A Jet Ski, A Shark and a Vivid Imagination

Did you hear about the crazy principal who had a business analyst killed rather than give him a reference? Ben Smith did — and imagine his surprise when he found out he was the alleged villain.
Smith, 31, a senior principal at A.T. Kearney, was driving a carload of summer associates to a party when he heard the tale.
The story went like this: The analyst asked the senior principal to write him a reference for his business school application. Instead, the principal took him jet skiing, where the analyst fell into the ocean and was eaten by sharks.
"While there are elements of truth to the story, it didn't happen exactly that way," laughs Smith, who works in the global high technology and electronics practice in the firm's Santa Clara office. Actually, Smith and the analyst, Doug Kilponen — who was attacked by a shark years ago as a child — were out for a morning jet-ski ride in San Francisco Bay. They rode past the Golden Gate Bridge and were somewhere between Alcatraz and Pier 39 — an area alledged to be populated by sharks — when Kilponen's engine blew up. The jet ski started to take on water, but the pair managed to hook it up to Smith's jet ski and tow it to shore. A tourist, seeing the unmanned jet ski, concluded someone had drowned and called the U.S. Coast Guard. Imaginations take it from there.
"I've always loved the water, and I've always loved racing motorcycles," says Smith."The one advantage to the jet ski is that if you take it to the extreme and you fall off, you don't hurt yourself — at least most of the time."
Once Smith — who has been jet skiing for five years — had honed his skills, he decided to test them by racing in the amateur circuit in Florida two years ago. How did he do? "I didn't kill myself," jokes Smith. This summer, he plans to take two months off to approach the amateur circuit more seriously. At A.T. Kearney, Smith has taken so many business analysts out jet skiing that it's said to be part of the unofficial initiation into the firm. You can just see the fear in their eyes.

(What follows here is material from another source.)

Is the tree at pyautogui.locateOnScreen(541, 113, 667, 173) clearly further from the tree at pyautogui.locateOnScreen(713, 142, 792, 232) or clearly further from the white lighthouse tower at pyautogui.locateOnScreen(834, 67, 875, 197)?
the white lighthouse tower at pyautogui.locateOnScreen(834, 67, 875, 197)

The Rugby Player Wore Tails

There are two very different facets to John Treacy. There's the gentleman, who helps to organize a black-tie ball every fall for the Irish community in Chicago. Then there is the rugby player who has had his nose broken six times in the course of athletic combat.
"It's the closest thing to war that you can get," says Treacy, 27, a consultant in Sibson & Co./Nextera's Chicago office since 1997. "They always say about rugby, 'It's a hooligan sport played by gentlemen.'"
In 1997, he joined the local rugby club, the Chicago Griffins. Treacy, who plays the number eight position on the team, has been playing rugby since he was an eight-year-old lad. The Dublin native moved to Chicago five years ago after graduating from University College, Dublin. When Treacy started to miss Ireland, he and three other UCD graduates decided to rejuvenate the Chicago chapter of his alma mater's alumni association.
"It was set up 15 years ago, but it was just dead," says Treacy. "For such a big Irish community, there was no real event that they could associate themselves with."
The group set to work organizing social activities such as attending ball games and theater. But the main event is a black-tie evening called the Fall Ball, for which Treacy and his friends spend months preparing. The work has paid off. About 250 people have attended each of the balls, a number rivaling that for the ball in London, where the largest alumni chapter is based.


2,000 Perennials and Counting

From Mark Stadler's point of view, it was inevitable that he would grow up to have a green thumb.
"I was the youngest of six boys, and somebody had to mow the lawn," says Stadler, 45, the managing partner of William M. Mercer's Chicago office. "I decided then that if I had to do it, I'd better learn to love it."
As a 12-year-old growing up in Southern California, he used his horticultural prowess to plant flowers wherever he could — including in old wagons. Now a father of four, Stadler is still the one tending to the lawn, but this time it's his own three acres. He has torn up the underbrush, planted more than 2,000 perennials and 3,000 bulbs, and worked with arborists to place his trees in healthy, uncrowded positions. He is also nurturing a plot that originally had been landscaped by a master gardener but allowed to overgrow.
"I like watching how the seasons change the yard," says Stadler, who envisions his daughter getting married in the garden. "My goal is to have a haven where I can go at all times of the day and that will be an integral part of my home."